Beginning at the top of the data below, write out every line exactly until you reach the line with "For AGNews (topic", and include that line.
○ ○ ○ ○
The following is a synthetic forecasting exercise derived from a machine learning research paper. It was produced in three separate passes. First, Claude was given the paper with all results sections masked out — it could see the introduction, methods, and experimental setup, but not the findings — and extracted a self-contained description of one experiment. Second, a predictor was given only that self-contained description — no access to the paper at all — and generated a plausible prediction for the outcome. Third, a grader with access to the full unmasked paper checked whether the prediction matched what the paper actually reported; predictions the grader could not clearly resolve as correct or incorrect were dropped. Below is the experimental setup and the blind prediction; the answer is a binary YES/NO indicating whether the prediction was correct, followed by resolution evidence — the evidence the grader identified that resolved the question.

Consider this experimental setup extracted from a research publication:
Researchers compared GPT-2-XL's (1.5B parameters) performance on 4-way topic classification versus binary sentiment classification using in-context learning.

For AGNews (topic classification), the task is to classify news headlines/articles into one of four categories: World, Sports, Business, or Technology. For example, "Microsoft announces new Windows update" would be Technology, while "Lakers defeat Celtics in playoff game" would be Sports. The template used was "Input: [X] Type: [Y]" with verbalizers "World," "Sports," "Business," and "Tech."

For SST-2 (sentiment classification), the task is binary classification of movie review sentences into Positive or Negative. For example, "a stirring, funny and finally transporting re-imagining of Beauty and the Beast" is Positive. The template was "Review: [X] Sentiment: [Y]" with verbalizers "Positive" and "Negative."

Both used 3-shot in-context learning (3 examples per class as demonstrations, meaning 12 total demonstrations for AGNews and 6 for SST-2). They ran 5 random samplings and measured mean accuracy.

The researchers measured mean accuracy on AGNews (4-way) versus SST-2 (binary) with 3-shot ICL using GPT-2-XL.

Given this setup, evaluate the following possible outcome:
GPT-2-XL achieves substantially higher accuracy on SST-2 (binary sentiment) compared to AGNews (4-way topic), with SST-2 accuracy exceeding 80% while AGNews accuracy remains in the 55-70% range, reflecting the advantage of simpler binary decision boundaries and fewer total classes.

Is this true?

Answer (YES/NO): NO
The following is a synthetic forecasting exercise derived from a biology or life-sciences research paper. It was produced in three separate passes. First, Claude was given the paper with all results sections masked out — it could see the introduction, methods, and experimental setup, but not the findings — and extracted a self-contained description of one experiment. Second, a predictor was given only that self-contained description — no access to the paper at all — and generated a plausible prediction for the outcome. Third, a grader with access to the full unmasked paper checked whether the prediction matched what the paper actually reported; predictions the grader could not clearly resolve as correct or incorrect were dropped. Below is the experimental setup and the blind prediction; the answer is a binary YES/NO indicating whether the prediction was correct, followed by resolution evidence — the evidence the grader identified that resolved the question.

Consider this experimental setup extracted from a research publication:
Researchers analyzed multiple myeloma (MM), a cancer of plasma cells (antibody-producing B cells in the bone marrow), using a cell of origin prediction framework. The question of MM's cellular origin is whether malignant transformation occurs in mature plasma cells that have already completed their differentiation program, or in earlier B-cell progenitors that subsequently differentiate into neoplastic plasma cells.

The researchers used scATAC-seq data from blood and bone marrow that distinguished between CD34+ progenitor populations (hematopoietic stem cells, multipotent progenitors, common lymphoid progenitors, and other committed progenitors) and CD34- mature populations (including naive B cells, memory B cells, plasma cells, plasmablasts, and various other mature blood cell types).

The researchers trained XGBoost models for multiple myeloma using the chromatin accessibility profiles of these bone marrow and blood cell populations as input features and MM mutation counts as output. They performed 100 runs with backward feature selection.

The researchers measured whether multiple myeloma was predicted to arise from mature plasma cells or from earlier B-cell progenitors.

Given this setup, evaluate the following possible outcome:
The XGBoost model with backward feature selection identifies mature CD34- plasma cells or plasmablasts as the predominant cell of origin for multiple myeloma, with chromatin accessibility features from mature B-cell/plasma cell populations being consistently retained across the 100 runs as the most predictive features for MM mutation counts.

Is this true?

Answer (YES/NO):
○ ○ ○ ○
Answer box:
The following is a synthetic forecasting exercise derived from a machine learning research paper. It was produced in three separate passes. First, Claude was given the paper with all results sections masked out — it could see the introduction, methods, and experimental setup, but not the findings — and extracted a self-contained description of one experiment. Second, a predictor was given only that self-contained description — no access to the paper at all — and generated a plausible prediction for the outcome. Third, a grader with access to the full unmasked paper checked whether the prediction matched what the paper actually reported; predictions the grader could not clearly resolve as correct or incorrect were dropped. Below is the experimental setup and the blind prediction; the answer is a binary YES/NO indicating whether the prediction was correct, followed by resolution evidence — the evidence the grader identified that resolved the question.

Consider this experimental setup extracted from a research publication:
Researchers compared GPT-2-XL's (1.5B parameters) performance on 4-way topic classification versus binary sentiment classification using in-context learning.

For AGNews (topic classification), the task is to classify news headlines/articles into one of four categories: World, Sports, Business, or Technology. For example, "Microsoft announces new Windows update" would be Technology, while "Lakers defeat Celtics in playoff game" would be Sports. The template used was "Input: [X] Type: [Y]" with verbalizers "World," "Sports," "Business," and "Tech."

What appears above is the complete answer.